[START Given data]

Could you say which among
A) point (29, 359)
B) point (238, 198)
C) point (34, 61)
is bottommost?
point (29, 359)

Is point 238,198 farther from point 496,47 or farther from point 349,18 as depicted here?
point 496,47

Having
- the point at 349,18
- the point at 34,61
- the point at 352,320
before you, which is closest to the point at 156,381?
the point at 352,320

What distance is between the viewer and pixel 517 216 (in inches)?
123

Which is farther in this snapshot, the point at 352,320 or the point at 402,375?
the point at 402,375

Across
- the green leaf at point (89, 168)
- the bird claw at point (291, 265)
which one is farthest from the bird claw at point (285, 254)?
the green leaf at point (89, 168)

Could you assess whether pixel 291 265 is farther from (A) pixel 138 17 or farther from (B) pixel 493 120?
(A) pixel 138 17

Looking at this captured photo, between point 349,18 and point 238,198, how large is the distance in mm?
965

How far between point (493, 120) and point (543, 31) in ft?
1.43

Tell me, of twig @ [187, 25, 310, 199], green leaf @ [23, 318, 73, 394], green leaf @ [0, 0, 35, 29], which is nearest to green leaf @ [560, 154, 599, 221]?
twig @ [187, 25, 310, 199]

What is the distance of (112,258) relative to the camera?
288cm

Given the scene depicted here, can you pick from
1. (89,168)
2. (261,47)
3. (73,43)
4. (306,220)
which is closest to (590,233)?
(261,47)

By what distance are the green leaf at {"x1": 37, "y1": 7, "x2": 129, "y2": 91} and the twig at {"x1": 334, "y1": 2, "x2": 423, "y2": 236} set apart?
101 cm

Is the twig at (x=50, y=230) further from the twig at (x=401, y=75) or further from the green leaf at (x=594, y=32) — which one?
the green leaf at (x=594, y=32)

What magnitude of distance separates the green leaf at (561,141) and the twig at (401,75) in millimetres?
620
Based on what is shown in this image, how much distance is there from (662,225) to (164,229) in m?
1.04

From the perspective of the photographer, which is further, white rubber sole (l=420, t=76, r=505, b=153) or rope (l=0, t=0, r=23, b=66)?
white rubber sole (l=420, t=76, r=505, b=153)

[END Given data]

**Exercise aim**
Copy out every one of the records above line for line, with no changes at all.

**Task answer**
Could you say which among
A) point (29, 359)
B) point (238, 198)
C) point (34, 61)
is bottommost?
point (29, 359)

Is point 238,198 farther from point 496,47 or farther from point 349,18 as depicted here?
point 496,47

Having
- the point at 349,18
- the point at 34,61
- the point at 352,320
before you, which is closest to the point at 156,381?
the point at 352,320

What distance is between the viewer and pixel 517 216 (in inches)?
123

Which is farther in this snapshot, the point at 352,320 or the point at 402,375?
the point at 402,375

Across
- the green leaf at point (89, 168)
- the bird claw at point (291, 265)
which one is farthest from the bird claw at point (285, 254)?
the green leaf at point (89, 168)

Could you assess whether pixel 291 265 is farther from (A) pixel 138 17 or farther from (B) pixel 493 120?
(A) pixel 138 17

Looking at this captured photo, between point 349,18 and point 238,198, how large is the distance in mm?
965

How far between point (493, 120) and point (543, 31) in ft?
1.43

Tell me, of twig @ [187, 25, 310, 199], green leaf @ [23, 318, 73, 394], green leaf @ [0, 0, 35, 29], which is nearest to green leaf @ [560, 154, 599, 221]?
twig @ [187, 25, 310, 199]

What is the distance of (112,258) relative to the camera?
288cm

Given the scene depicted here, can you pick from
1. (89,168)
2. (261,47)
3. (73,43)
4. (306,220)
which is closest to (590,233)?
(261,47)

By what distance are the green leaf at {"x1": 37, "y1": 7, "x2": 129, "y2": 91} and the twig at {"x1": 334, "y1": 2, "x2": 423, "y2": 236} set apart?
101 cm

Is the twig at (x=50, y=230) further from the twig at (x=401, y=75) or further from the green leaf at (x=594, y=32) — which one?
the green leaf at (x=594, y=32)

What magnitude of distance separates the green leaf at (561,141) and the twig at (401,75) in millimetres?
620
Based on what is shown in this image, how much distance is there from (662,225) to (164,229) in m?
1.04

From the perspective of the photographer, which is further, white rubber sole (l=420, t=76, r=505, b=153) or rope (l=0, t=0, r=23, b=66)?
white rubber sole (l=420, t=76, r=505, b=153)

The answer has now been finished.